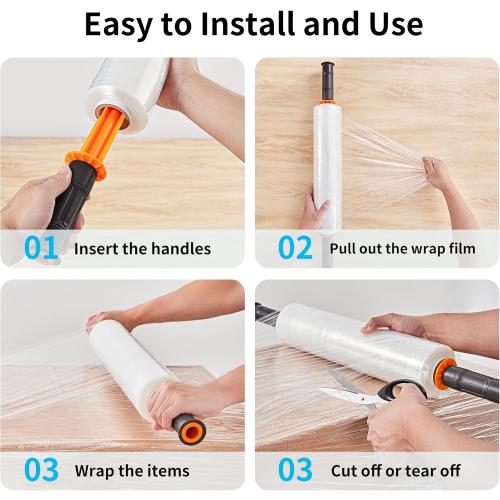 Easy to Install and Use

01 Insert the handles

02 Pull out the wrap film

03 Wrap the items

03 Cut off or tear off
==
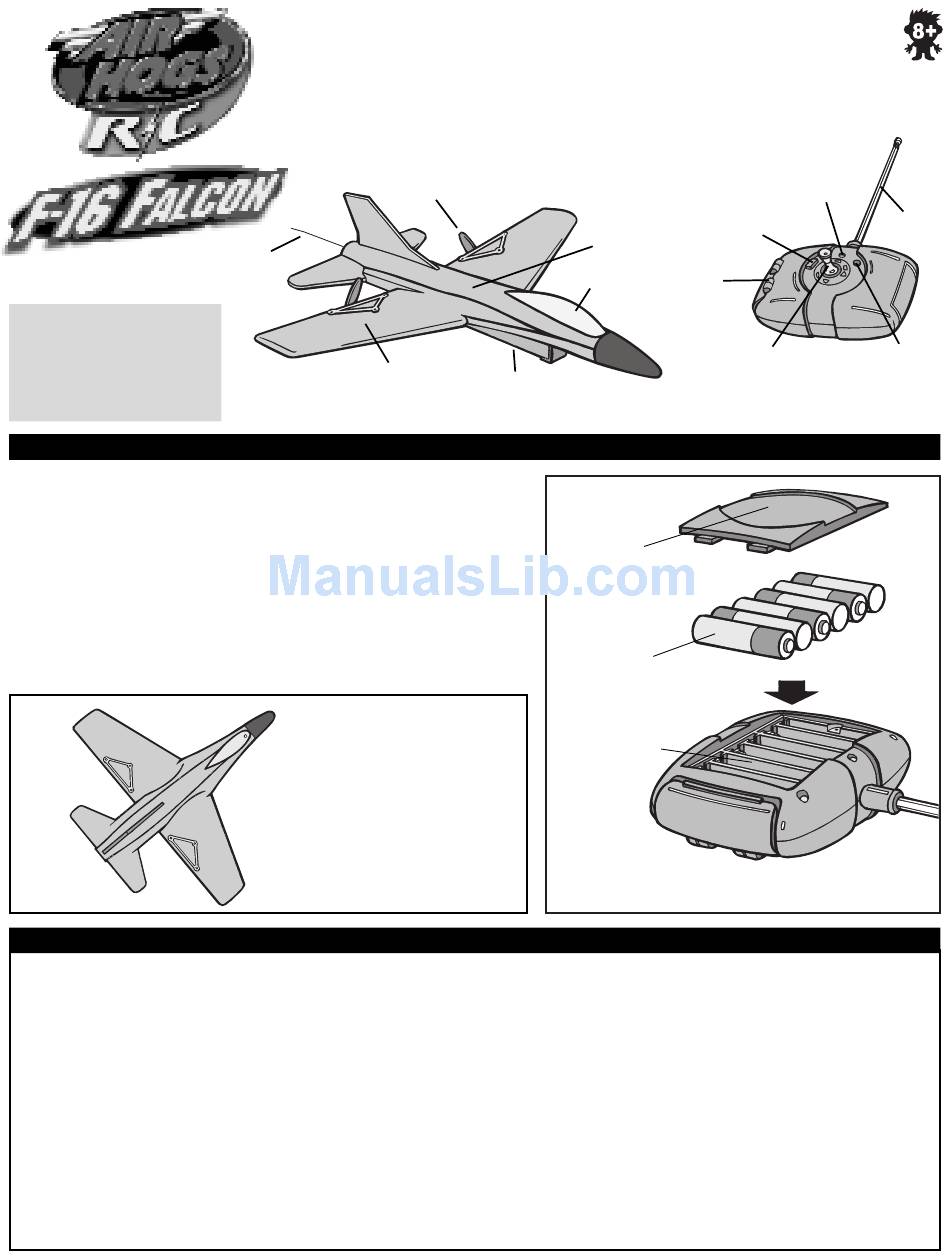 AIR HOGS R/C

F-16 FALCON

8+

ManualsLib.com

■ What the task asks ■
What you give back should be only the lines of the records above, starting at the line with "02 Pull out the wrap film" and ending at the line with "03 Cut off or tear off", restated word for word.

■ Output below ■
02 Pull out the wrap film

03 Wrap the items

03 Cut off or tear off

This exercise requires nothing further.